Auszüge aus Daten zu räumlichen Fragen:

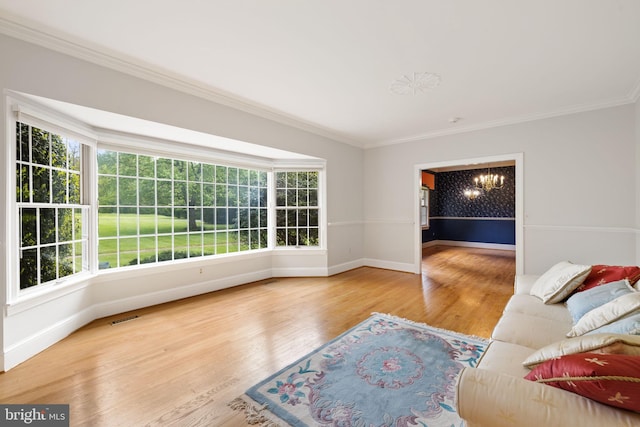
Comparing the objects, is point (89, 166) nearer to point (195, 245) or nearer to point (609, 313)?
point (195, 245)

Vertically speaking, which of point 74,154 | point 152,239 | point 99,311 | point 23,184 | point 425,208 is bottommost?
point 99,311

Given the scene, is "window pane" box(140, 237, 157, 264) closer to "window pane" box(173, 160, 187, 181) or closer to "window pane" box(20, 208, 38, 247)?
"window pane" box(173, 160, 187, 181)

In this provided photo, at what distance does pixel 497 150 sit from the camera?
15.1 ft

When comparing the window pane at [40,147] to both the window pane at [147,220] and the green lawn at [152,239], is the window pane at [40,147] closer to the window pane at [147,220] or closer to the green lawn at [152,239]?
the green lawn at [152,239]

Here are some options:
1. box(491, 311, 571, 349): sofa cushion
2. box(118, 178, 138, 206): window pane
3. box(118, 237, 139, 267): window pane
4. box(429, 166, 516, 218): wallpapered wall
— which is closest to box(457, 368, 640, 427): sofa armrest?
box(491, 311, 571, 349): sofa cushion

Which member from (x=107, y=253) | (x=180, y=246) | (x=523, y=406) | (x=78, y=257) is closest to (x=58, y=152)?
(x=78, y=257)

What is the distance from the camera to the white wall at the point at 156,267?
2279 mm

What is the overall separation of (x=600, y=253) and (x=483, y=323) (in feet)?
7.74

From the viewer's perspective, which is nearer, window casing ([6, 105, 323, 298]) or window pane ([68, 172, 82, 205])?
window casing ([6, 105, 323, 298])

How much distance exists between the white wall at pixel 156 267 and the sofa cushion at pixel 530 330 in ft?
11.2

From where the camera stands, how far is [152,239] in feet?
12.5

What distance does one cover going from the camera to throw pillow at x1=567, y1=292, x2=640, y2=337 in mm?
1545

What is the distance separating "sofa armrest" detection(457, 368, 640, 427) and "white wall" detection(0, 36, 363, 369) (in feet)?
11.0

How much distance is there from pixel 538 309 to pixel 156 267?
168 inches
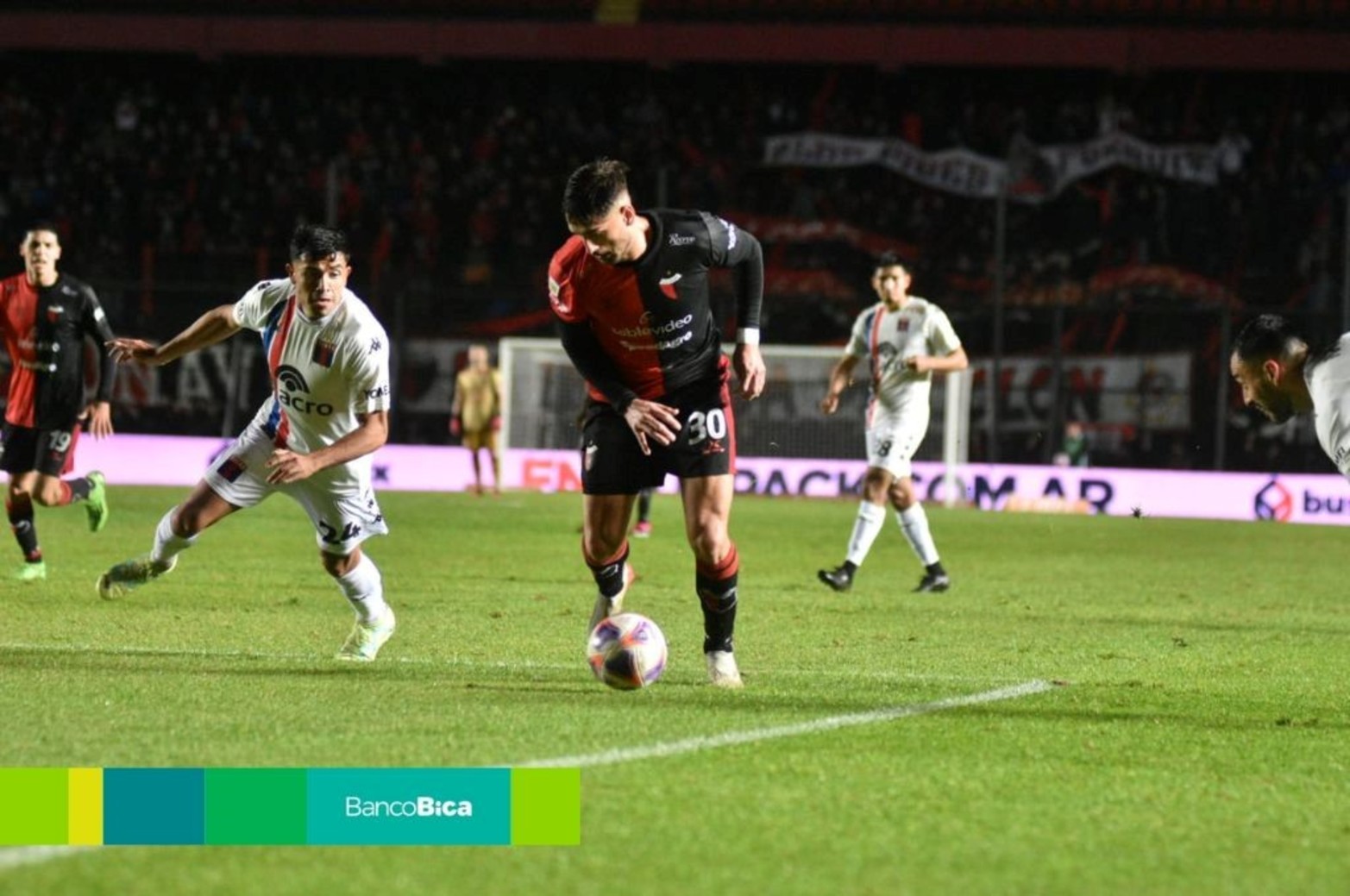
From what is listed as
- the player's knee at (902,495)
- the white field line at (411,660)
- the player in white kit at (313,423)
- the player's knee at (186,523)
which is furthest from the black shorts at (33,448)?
the player's knee at (902,495)

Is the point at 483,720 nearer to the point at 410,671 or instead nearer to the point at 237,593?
the point at 410,671

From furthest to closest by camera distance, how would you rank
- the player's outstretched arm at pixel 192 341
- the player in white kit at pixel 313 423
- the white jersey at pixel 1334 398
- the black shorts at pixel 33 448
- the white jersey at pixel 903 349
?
the white jersey at pixel 903 349
the black shorts at pixel 33 448
the player's outstretched arm at pixel 192 341
the player in white kit at pixel 313 423
the white jersey at pixel 1334 398

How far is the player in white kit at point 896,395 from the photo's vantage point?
46.2ft

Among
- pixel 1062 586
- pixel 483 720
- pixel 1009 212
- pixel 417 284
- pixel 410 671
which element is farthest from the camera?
pixel 1009 212

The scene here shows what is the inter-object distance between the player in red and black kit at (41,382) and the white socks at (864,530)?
5.19 metres

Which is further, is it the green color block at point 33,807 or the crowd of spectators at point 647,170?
the crowd of spectators at point 647,170

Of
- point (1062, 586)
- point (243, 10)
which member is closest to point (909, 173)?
point (243, 10)

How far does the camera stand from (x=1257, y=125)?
35.3 m

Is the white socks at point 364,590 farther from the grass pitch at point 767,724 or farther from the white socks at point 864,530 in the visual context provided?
the white socks at point 864,530

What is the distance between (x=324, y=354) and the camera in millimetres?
8602

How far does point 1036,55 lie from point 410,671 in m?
28.2

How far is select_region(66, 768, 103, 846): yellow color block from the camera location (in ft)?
15.9

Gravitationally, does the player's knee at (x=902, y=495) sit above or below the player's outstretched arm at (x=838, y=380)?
below

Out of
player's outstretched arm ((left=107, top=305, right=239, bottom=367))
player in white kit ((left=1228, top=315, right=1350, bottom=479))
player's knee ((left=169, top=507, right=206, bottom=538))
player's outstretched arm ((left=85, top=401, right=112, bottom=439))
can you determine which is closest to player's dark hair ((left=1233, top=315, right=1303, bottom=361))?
player in white kit ((left=1228, top=315, right=1350, bottom=479))
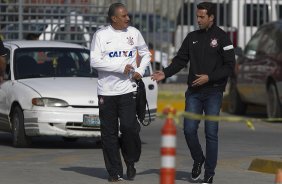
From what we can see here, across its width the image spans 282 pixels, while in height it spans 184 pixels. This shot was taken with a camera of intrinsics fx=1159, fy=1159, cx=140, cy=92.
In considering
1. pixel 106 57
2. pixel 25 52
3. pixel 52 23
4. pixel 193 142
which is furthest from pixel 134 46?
pixel 52 23

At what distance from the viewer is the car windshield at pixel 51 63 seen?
1655cm

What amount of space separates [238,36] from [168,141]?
18.1 metres

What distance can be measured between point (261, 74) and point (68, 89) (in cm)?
657

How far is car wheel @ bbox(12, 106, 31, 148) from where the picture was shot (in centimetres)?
1579

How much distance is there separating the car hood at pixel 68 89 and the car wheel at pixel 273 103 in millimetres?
5409

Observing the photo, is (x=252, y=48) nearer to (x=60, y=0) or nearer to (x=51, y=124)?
(x=60, y=0)

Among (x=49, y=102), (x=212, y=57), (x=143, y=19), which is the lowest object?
(x=49, y=102)

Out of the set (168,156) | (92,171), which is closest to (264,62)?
(92,171)

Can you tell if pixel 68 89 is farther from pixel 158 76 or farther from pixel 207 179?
pixel 207 179

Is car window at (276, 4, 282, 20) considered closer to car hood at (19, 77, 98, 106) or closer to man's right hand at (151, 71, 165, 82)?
car hood at (19, 77, 98, 106)

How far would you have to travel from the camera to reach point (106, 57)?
11.8 metres

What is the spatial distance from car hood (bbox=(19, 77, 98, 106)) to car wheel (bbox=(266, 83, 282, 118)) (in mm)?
5409

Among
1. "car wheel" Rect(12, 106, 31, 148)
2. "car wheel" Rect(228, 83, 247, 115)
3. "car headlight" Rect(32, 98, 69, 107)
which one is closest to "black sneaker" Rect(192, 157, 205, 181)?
"car headlight" Rect(32, 98, 69, 107)

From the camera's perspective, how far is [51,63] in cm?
1672
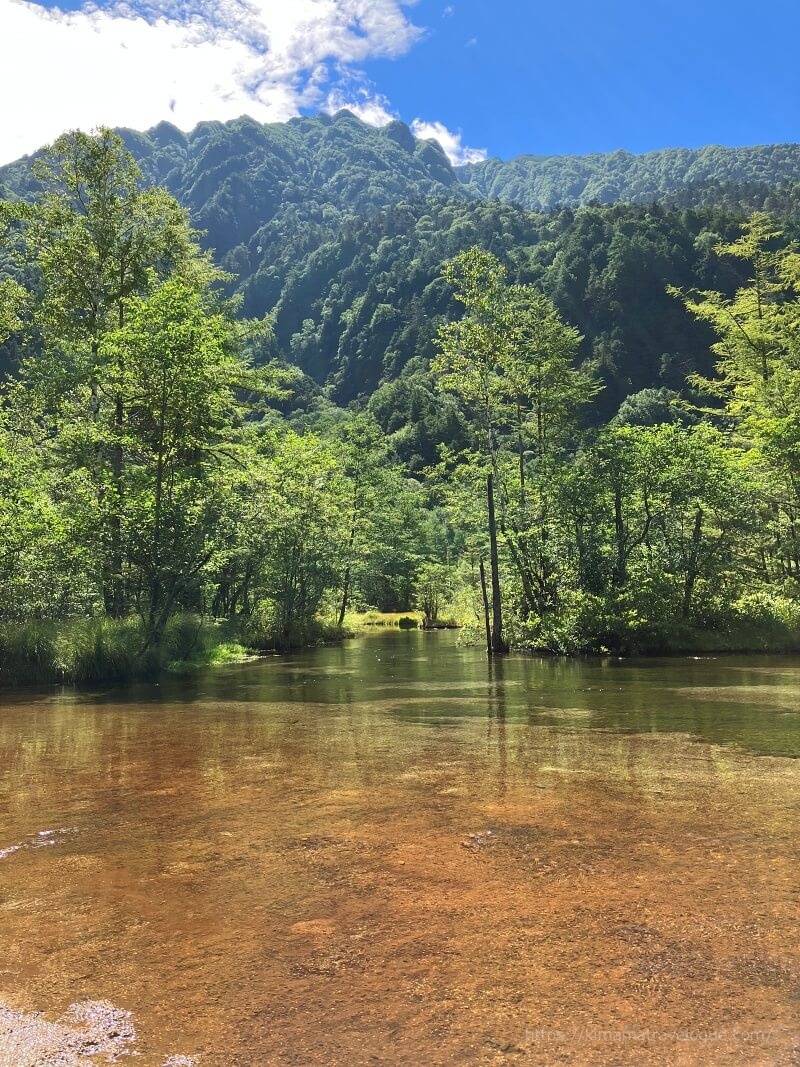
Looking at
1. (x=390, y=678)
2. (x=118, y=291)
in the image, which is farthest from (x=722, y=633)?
(x=118, y=291)

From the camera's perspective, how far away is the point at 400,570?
56000mm

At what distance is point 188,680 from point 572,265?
372 ft

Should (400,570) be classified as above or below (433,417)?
below

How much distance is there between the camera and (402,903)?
4148 mm

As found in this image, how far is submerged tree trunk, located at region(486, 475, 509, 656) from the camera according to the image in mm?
24922

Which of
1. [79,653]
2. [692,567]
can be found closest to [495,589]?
[692,567]

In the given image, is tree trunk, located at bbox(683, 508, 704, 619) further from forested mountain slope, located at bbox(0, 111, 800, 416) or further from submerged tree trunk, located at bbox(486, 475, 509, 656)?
forested mountain slope, located at bbox(0, 111, 800, 416)

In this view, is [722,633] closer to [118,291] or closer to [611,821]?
[611,821]

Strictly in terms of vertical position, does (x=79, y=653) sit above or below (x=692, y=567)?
below

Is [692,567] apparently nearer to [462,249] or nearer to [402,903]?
[402,903]

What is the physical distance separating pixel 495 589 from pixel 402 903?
21.1m

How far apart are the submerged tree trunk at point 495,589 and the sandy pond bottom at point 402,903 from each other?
15721mm

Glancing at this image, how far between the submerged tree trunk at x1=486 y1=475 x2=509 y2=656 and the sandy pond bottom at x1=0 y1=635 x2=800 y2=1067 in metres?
15.7

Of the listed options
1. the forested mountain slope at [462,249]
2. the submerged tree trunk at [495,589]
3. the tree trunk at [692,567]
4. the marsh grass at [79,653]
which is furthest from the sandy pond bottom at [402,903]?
the forested mountain slope at [462,249]
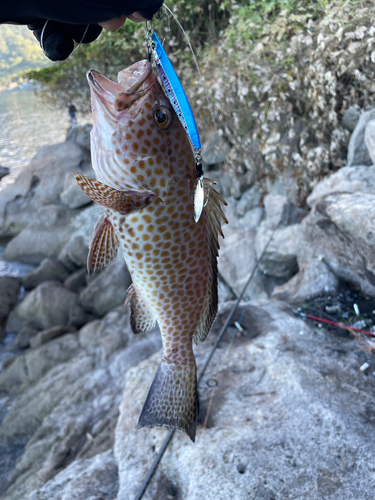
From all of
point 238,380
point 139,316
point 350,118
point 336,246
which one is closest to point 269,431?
point 238,380

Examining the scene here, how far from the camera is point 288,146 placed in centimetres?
574

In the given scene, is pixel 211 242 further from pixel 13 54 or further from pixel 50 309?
pixel 13 54

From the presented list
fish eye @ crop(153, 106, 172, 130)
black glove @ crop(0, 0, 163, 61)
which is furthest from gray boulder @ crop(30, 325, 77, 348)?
fish eye @ crop(153, 106, 172, 130)

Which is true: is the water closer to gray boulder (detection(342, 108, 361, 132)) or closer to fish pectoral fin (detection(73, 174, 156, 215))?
gray boulder (detection(342, 108, 361, 132))

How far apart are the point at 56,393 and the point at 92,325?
1.62 metres

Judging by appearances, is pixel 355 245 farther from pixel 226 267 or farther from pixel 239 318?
pixel 226 267

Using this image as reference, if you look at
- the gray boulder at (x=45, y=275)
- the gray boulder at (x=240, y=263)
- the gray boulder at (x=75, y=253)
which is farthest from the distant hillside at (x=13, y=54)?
the gray boulder at (x=240, y=263)

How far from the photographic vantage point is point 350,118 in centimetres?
486

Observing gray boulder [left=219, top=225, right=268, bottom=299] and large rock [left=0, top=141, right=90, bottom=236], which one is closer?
gray boulder [left=219, top=225, right=268, bottom=299]

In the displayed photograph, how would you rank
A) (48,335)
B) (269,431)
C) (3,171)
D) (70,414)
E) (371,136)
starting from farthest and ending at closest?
(3,171)
(48,335)
(70,414)
(371,136)
(269,431)

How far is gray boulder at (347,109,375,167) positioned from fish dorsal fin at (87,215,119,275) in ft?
12.6

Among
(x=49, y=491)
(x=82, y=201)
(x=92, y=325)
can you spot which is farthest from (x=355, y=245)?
(x=82, y=201)

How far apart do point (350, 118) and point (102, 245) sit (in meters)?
4.53

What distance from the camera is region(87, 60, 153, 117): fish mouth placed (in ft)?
4.62
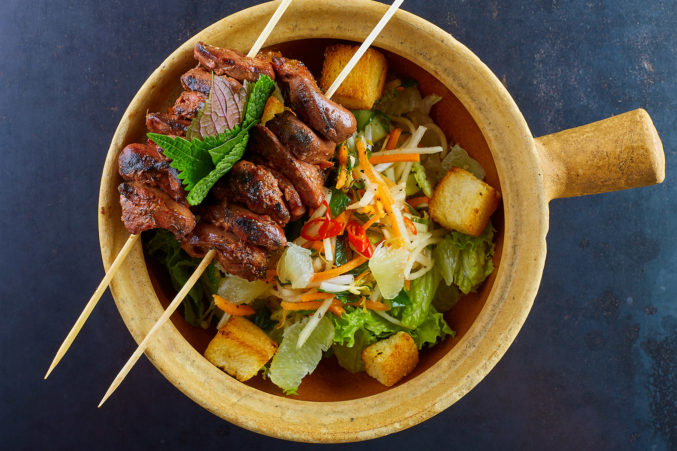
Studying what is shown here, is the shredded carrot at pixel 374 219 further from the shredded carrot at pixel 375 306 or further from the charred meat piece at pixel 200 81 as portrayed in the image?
the charred meat piece at pixel 200 81

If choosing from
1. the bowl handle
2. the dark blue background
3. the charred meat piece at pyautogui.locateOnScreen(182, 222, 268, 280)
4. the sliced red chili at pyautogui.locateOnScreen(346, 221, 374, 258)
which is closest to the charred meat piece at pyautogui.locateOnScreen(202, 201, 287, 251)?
the charred meat piece at pyautogui.locateOnScreen(182, 222, 268, 280)

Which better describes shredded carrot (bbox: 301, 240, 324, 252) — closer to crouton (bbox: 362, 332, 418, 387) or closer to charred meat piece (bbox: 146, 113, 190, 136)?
crouton (bbox: 362, 332, 418, 387)

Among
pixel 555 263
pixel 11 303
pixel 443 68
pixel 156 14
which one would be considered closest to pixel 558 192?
pixel 443 68

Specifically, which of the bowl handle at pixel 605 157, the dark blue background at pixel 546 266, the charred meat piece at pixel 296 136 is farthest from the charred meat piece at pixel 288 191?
the dark blue background at pixel 546 266

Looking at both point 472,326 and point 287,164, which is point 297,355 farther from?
point 287,164

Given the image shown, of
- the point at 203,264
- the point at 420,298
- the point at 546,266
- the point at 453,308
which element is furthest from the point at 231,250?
the point at 546,266

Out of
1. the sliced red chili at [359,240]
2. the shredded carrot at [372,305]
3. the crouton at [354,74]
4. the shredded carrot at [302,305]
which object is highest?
the crouton at [354,74]

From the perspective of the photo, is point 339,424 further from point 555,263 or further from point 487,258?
point 555,263
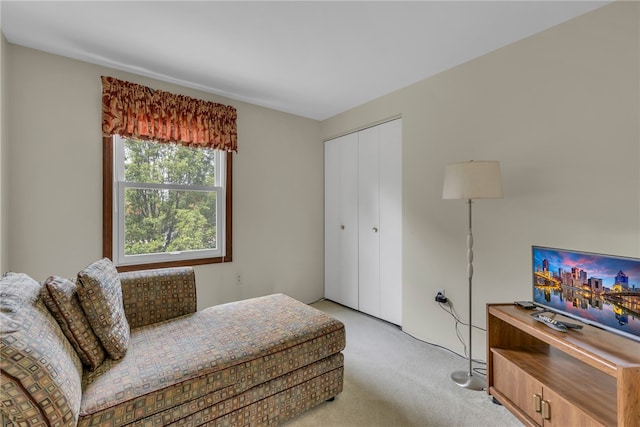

# DEINE AUFGABE
Filtere aus der Auflistung oben jede Zeile heraus, die das Wort "farthest" enthält, und gib diese Zeilen wieder. Achte dabei auf Groß- und Kleinschreibung.

# LÖSUNG
which element is farthest from the camera?
in the image, which is farthest from (x=722, y=633)?
which is farthest from the distant hillside at (x=13, y=54)?
starting from farthest and ending at closest?
can you spot which is farthest from (x=355, y=245)?
Specifically, which of the bowl handle at pixel 605 157, the dark blue background at pixel 546 266, the charred meat piece at pixel 296 136 is farthest from the charred meat piece at pixel 288 191?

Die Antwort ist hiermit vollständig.